I think it's a bit unfair to compare celebrity divorce rates to normal-people divorce rates, so I really want to get a rate for celebrities who may or may not have been on Strictly.

https://yougov.co.uk/ratings/entertainment/fame/people/all has a list of the most famous people in the UK. I'm going to scrape the marriage statuses of this lot, and see if that gives a different number.

In [83]:
# Set up my list of celebrities, and get their spouses

celeb_list = pd.read_csv('FamousList.csv',header=None)
celeb_list = celeb_list.rename(columns = {0:'Name'})
celeb_list['Spouses String']=(celeb_list['Name'].map(lambda x:GetMarriageStatus_fromname(x)))
celeb_list = celeb_list[celeb_list['Spouses String']!=0]
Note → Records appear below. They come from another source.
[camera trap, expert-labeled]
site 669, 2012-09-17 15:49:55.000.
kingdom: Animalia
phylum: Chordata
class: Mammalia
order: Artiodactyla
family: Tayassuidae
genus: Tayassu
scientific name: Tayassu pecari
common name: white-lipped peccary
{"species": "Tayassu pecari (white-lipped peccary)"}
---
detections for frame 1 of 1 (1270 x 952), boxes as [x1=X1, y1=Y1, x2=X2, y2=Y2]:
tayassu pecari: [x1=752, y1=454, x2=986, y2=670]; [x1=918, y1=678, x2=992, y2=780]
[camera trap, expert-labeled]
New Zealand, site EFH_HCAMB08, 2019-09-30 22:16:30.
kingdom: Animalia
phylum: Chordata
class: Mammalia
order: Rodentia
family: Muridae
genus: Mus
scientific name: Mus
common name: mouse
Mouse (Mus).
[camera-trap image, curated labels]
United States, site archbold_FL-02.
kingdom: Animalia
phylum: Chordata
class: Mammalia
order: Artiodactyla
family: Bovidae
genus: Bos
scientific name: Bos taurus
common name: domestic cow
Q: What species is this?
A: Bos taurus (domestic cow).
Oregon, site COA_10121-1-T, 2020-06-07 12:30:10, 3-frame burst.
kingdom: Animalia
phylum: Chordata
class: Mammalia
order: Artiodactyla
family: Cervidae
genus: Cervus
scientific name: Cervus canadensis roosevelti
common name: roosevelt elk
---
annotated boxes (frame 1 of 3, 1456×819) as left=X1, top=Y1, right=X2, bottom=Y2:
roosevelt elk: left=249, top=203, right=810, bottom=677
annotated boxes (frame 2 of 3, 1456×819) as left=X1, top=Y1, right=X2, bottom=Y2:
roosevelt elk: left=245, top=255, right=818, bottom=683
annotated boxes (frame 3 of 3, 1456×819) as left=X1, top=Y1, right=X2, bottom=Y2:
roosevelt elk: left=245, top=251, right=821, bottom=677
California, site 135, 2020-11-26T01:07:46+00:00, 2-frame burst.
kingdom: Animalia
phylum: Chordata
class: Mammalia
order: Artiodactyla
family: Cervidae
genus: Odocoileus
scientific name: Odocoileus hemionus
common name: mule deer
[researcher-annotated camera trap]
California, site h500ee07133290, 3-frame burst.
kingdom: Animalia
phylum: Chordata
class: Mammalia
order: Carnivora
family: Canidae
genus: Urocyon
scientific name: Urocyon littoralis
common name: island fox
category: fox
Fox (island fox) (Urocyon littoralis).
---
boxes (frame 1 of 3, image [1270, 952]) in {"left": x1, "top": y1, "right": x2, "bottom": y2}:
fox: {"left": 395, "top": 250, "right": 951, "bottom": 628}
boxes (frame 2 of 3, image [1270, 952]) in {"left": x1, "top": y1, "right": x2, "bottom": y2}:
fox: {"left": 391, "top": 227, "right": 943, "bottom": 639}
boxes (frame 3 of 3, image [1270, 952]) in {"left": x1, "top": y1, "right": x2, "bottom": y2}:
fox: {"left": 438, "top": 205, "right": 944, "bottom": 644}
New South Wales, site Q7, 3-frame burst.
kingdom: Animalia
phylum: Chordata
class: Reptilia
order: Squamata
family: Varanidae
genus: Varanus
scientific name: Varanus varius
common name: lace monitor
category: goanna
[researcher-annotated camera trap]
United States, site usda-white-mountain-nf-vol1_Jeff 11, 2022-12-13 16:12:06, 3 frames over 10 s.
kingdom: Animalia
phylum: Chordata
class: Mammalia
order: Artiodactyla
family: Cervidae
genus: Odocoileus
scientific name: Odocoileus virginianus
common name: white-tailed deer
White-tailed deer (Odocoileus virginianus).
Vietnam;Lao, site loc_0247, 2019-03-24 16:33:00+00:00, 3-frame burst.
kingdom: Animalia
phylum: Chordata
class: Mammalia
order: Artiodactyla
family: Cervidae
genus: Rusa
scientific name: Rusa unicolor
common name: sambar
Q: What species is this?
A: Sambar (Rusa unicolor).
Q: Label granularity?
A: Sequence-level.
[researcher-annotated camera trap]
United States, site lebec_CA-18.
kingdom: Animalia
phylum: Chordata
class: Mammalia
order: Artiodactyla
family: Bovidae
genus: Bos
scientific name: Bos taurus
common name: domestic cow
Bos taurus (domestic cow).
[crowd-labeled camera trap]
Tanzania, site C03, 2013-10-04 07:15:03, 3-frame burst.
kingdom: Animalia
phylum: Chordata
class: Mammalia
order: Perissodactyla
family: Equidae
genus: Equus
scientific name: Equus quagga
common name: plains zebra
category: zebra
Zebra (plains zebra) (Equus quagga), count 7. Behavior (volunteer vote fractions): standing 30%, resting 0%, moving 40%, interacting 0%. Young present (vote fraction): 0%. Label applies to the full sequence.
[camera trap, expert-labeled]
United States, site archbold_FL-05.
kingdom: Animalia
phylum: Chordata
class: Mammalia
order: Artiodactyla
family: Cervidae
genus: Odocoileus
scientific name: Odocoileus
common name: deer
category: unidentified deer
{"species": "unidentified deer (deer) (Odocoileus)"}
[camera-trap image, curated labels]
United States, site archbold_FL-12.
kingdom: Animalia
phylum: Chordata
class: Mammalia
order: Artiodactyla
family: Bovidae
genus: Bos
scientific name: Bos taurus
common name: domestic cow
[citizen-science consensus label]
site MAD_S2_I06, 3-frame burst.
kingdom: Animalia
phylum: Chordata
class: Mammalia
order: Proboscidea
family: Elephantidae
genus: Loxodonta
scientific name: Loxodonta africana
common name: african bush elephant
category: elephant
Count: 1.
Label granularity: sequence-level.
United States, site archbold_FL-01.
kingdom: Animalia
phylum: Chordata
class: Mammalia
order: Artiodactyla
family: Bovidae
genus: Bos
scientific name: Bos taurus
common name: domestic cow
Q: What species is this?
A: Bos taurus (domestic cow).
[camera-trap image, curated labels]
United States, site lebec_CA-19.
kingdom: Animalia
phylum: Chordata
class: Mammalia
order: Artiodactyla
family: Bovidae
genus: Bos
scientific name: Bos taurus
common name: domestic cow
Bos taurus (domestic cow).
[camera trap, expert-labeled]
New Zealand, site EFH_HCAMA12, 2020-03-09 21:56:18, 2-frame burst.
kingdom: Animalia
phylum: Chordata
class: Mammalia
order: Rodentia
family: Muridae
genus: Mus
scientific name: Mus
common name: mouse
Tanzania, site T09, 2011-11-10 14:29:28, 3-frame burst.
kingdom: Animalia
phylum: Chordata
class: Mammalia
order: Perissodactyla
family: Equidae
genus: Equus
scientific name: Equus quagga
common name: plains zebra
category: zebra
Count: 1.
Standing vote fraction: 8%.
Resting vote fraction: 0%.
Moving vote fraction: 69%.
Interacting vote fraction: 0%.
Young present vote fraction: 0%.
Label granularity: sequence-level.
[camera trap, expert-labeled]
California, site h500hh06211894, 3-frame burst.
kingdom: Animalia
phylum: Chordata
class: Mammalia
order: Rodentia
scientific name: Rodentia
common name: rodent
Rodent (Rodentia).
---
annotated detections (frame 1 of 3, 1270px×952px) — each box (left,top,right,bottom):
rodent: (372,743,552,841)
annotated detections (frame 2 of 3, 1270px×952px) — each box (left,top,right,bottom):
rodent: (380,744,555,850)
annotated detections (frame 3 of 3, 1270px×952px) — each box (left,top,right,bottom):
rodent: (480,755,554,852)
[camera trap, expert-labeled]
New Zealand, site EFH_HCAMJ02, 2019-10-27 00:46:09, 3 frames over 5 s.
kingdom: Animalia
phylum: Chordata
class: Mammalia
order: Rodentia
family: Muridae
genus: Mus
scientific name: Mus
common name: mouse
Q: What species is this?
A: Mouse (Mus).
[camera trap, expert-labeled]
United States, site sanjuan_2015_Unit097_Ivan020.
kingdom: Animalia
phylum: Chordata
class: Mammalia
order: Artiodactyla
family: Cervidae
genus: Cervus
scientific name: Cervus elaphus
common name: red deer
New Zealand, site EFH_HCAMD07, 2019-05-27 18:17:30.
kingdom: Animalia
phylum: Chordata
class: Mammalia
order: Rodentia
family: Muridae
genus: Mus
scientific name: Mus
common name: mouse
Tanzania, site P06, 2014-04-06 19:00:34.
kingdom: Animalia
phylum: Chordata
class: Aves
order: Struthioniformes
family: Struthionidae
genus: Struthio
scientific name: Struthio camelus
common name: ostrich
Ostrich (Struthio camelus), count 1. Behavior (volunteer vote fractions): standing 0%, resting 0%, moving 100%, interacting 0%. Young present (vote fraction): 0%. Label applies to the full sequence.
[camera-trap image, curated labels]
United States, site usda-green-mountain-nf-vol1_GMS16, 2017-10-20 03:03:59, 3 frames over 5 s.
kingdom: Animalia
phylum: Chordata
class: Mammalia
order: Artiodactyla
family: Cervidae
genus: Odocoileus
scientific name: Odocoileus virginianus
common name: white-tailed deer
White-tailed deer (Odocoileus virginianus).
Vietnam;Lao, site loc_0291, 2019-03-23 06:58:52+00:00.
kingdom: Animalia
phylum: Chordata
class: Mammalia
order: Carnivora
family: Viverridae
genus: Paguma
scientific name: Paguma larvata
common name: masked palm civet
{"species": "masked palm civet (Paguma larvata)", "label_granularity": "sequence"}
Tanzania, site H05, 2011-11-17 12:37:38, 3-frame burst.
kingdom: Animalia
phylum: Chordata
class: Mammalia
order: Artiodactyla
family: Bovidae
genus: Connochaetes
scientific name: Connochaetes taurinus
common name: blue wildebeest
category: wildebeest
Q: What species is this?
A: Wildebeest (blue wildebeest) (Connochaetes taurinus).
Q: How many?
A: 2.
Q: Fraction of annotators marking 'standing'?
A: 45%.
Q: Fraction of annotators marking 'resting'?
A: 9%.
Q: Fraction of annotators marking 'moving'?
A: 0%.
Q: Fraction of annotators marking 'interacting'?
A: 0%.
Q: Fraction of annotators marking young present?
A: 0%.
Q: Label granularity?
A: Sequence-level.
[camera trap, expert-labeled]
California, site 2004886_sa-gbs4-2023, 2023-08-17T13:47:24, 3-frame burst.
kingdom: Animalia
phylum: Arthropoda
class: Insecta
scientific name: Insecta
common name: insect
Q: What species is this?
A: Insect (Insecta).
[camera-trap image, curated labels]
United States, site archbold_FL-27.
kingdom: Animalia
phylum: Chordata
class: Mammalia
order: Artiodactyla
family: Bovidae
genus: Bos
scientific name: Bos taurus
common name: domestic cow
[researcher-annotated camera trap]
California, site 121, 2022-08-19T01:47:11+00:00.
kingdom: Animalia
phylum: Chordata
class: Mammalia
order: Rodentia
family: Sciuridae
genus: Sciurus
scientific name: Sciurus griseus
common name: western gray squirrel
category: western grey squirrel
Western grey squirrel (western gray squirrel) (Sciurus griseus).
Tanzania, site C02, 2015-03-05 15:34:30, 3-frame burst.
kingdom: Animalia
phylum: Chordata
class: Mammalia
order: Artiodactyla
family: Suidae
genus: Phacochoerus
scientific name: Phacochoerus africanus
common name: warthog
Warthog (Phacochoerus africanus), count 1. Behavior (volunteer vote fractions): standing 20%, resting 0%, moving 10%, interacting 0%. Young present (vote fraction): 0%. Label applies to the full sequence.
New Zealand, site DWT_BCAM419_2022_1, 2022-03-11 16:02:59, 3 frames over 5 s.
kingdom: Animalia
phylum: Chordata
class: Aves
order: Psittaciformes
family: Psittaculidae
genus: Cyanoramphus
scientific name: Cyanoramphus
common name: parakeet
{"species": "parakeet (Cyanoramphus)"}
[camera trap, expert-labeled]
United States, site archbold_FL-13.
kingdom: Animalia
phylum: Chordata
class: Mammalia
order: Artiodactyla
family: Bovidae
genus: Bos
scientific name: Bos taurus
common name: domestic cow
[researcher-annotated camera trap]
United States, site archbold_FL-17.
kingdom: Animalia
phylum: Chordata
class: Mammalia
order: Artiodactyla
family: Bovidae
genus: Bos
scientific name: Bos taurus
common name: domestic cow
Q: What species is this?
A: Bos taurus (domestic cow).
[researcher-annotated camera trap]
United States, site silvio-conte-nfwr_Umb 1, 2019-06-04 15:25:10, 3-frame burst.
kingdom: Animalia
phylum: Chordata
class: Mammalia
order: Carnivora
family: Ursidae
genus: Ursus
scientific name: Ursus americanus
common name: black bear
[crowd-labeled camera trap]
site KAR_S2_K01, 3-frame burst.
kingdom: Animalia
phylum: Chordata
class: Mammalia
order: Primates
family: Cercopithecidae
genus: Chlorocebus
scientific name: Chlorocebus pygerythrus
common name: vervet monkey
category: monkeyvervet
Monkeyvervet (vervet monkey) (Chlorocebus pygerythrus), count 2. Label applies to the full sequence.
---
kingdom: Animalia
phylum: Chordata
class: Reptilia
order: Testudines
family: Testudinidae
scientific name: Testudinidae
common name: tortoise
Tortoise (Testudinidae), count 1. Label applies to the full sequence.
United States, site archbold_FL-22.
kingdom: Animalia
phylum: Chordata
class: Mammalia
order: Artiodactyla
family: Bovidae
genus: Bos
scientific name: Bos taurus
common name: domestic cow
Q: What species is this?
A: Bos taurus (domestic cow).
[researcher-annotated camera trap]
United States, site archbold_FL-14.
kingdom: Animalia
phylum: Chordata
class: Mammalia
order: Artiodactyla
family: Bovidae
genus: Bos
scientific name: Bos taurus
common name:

celeb_list['First Marriage']=(celeb_list['Spouses String'].map(lambda x:MarDivList_fromstring(x,0)))
celeb_list['First Divorce']=(celeb_list['Spouses String'].map(lambda x:MarDivList_fromstring(x,1)))
celeb_list['Second Marriage']=(celeb_list['Spouses String'].map(lambda x:MarDivList_fromstring(x,2)))
celeb_list['Second Divorce']=(celeb_list['Spouses String'].map(lambda x:MarDivList_fromstring(x,3)))
celeb_list['Third Marriage']=(celeb_list['Spouses String'].map(lambda x:MarDivList_fromstring(x,4)))
celeb_list['Third Divorce']=(celeb_list['Spouses String'].map(lambda x:MarDivList_fromstring(x,5)))
celeb_list['Fourth Marriage']=(celeb_list['Spouses String'].map(lambda x:MarDivList_fromstring(x,6)))
celeb_list['Fourth Divorce']=(celeb_list['Spouses String'].map(lambda x:MarDivList_fromstring(x,7)))

In [88]:
def DivorcedThisYear(DivOne,DivTwo,DivThree,DivFour,year):
    if (DivOne == year or DivTwo == year or DivThree == year or DivFour == year): 
        return(1)
    else: return(0)

In [106]:
# To work out how many people were married (and divorced) in each year

for year in range(1980,2019):
    celeb_list['married in '+str(year)]=celeb_list.apply(lambda x: MarriedAtTheTime(x['First Marriage'], x['First Divorce'],year), axis=1)\
    +celeb_list.apply(lambda x: MarriedAtTheTime(x['Second Marriage'], x['Second Divorce'],year), axis=1)\
    +celeb_list.apply(lambda x: MarriedAtTheTime(x['Third Marriage'], x['Third Divorce'],year), axis=1)\
    +celeb_list.apply(lambda x: MarriedAtTheTime(x['Fourth Marriage'], x['Fourth Divorce'],year), axis=1)
    celeb_list['divorced in '+str(year)]=celeb_list.apply(lambda x:DivorcedThisYear(x['First Divorce'],x['Second Divorce'],x['Third Divorce'],x['Fourth Divorce'],year),axis=1)
    
yearlydivrates=[]

for year in range(1980,2019):
    thisyeardivrate = celeb_list['divorced in '+str(year)].sum()/celeb_list['married in '+str(year)].sum()
    yearlydivrates.append(thisyeardivrate)
    
# The divorce rate (in an average year) for celebrities is....
celeb_rate = sum(yearlydivrates)/len(yearlydivrates)
print('The celebrity divorce rate in a year is: '+str(celeb_rate))

The celebrity divorce rate in a year is: 0.04859266735022459


## (Hopefully) Slightly Better Significance Test

<em> H0: Strictly contestants have a divorce rate of 4.8% each year <br>
H1: Strictly contestants have a higher divorce rate than 4.8% each year 

In [108]:
# Calculate the probability of 14 or fewer divorces happening

cum_prob = 1
for i in range(0,sample_divorces):
    this_prob = pow(celeb_rate,i)*pow(1-celeb_rate,sample_size-i)*nCr(sample_size,i)
    # print('prob of '+str(i)+' divorces: '+str(this_prob))
    cum_prob = cum_prob - this_prob
    
print('PROB(8 or more divorces)= '+str(cum_prob*100)+'%')

PROB(8 or more divorces)= 0.610466797859054%


Which is STILL way under the 1% significance level, so it's significant!!

# CONCLUSION: There IS a true Strictly Curse!